The FOX Index is plus 1,000 for the first time in its nearly 3-year history, closing yesterday at +1,249 (chart). The Index defines “healthy” as 15,800, a total formed from adding a Dow of 12,000, an S&P 500 of 1,300, and a NASDAQ of 2,500. The Index has been “healthy” since this January, and now totals 17,049. Analysts attribute recent gains to strong corporate earnings in January-March, and Federal Reserve assurances it will keep interest rates low.
Still, against the overall weakness of our economy, the stock market’s good health looks increasingly out of place.
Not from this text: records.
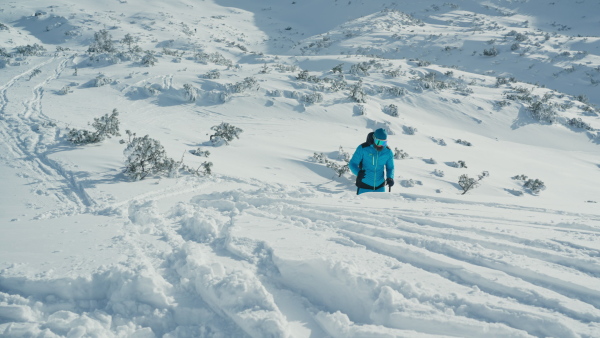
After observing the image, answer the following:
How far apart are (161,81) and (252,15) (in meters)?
29.1

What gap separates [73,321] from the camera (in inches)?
91.4

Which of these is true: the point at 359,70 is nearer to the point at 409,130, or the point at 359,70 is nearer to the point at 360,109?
the point at 360,109

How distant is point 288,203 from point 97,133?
518 centimetres

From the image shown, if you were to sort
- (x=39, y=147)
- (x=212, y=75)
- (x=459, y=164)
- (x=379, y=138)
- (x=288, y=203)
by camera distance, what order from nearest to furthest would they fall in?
1. (x=288, y=203)
2. (x=379, y=138)
3. (x=39, y=147)
4. (x=459, y=164)
5. (x=212, y=75)

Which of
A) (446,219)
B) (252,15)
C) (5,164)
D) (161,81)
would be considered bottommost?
(5,164)

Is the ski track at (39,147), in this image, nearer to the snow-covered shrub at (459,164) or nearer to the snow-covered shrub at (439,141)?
the snow-covered shrub at (459,164)

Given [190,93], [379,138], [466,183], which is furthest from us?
[190,93]

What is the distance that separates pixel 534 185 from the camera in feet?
28.4

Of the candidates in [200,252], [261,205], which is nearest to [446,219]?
[261,205]

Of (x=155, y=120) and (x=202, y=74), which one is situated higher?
(x=202, y=74)

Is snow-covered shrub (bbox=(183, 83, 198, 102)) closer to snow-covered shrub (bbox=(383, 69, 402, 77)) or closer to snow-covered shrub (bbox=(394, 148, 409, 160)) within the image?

The Financial Times (U.K.), after noting that U.S. GDP growth in the first quarter ran at an annual rate of only 1.8%, wrote:
At this stage of a recovery, growth often rebounds by between 4% and 5%. Expansion of less than 2% will not create enough jobs to keep up with population growth and cut the US unemployment rate of 8.8%.In line with the Financial Times’ concern, first time unemployment claims rose this week to 429,000, well above the pre-report estimate of 392,000. Thursday’s report marks the third week in a row new unemployment claims have exceeded 400,000, a level economists consider too high to sustain job growth.
Bad GDP and unemployment claim numbers add urgency to ongoing concerns about U.S. long-term unemployment, especially among youth and men. The Economist has just completed a detailed look at U.S. male unemployment, offering these disturbing facts:
➢ Of the Group of 7 (G7) economies (U.S., Japan, Germany, Britain, France, Italy, Canada), America has the lowest share of “prime age” males in work: just over 80% of those aged between 25 and 54 have a job. In the late 1960s, 95% worked.
➢ The 2008-09 recession drove the American unemployment rate into double digits, and the rate for men is still very high—9.3%. Almost half the jobless have been out of work for more than six months.
➢ Many men have simply dropped out of the labor force. America has a smaller share of prime-age men in the workforce (i.e., in a job or seeking one) than any other G7 economy.
➢ Of 25- to 54-year-old men with no high-school diploma, 35% have no job, up from 10% in the 1960s. Of those who finished high school but didn’t go to college, the share without work is up from below 5% in the 1960s to 25% today. More than 30% of blacks overall, and almost 70% of black high-school dropouts, have no job.
➢ Less-educated men used to work in construction and manufacturing, where lots of jobs were lost in 2008-09. Teenage employment rates are currently the lowest on record, and those who enter adulthood without a job or college are much less likely to work when they are older.
➢ Two big groups among the long-term jobless are “older dislocateds”, less-educated workers who have lost long-lasting jobs, mainly in manufacturing, and “younger never-fully-connecteds”, high-school dropouts never really in the workforce.
➢ Economist Larry Summers worries that even when “full employment” returns, around 15% of all men, 20% of men who have not been to college, 35% of those who did not finish high school and more than 60% of black male high-school dropouts will probably not be working.
The Economist has found that low-skilled, low demand jobs offering lower wages reduce worker incentive to work. Many qualify instead for disability payments, or they let a working spouse provide income. The share of prime-age men on disability has gone from 1.5% in 1970 to 4.9%. Federal spending on disability benefits is now $120 billion a year, almost 1% of GDP.
Men face additional disincentives to work. They lose out on the Earned Income Tax Credit (EITC), a program designed to subsidize low-income work. The maximum EITC payout for a childless person is less than $500 a year, while families (usually headed by a female) with one child get six times as much, those with two children, more than ten times.
And men disproportionally suffer from child-support programs that take money directly from paychecks. Deductions can amount to 65% or more of wages. Some states even levy an extra charge to cover the mother’s welfare payments, and force men to accrue child-support obligations when they are in prison, leaving them owing thousands when they get out.
Still, we know the main problem men face stems from lack of education. Technological advances require higher skills. Yet American men have let their schooling slide. Those aged between 25 and 34 are less likely to have a degree than 45- to 54-year-olds. In recent years America’s university graduation rates have slipped from near the top of the world league to the middle, with men leading the drop. Furthermore, black and Hispanic boys are far less likely than whites or Asians to graduate from high school, start college, or get a college degree.
The Economist advocates intervention to encourage at-risk high-school students to graduate, to foster contacts with future employers, and to help those who go to college to stay there.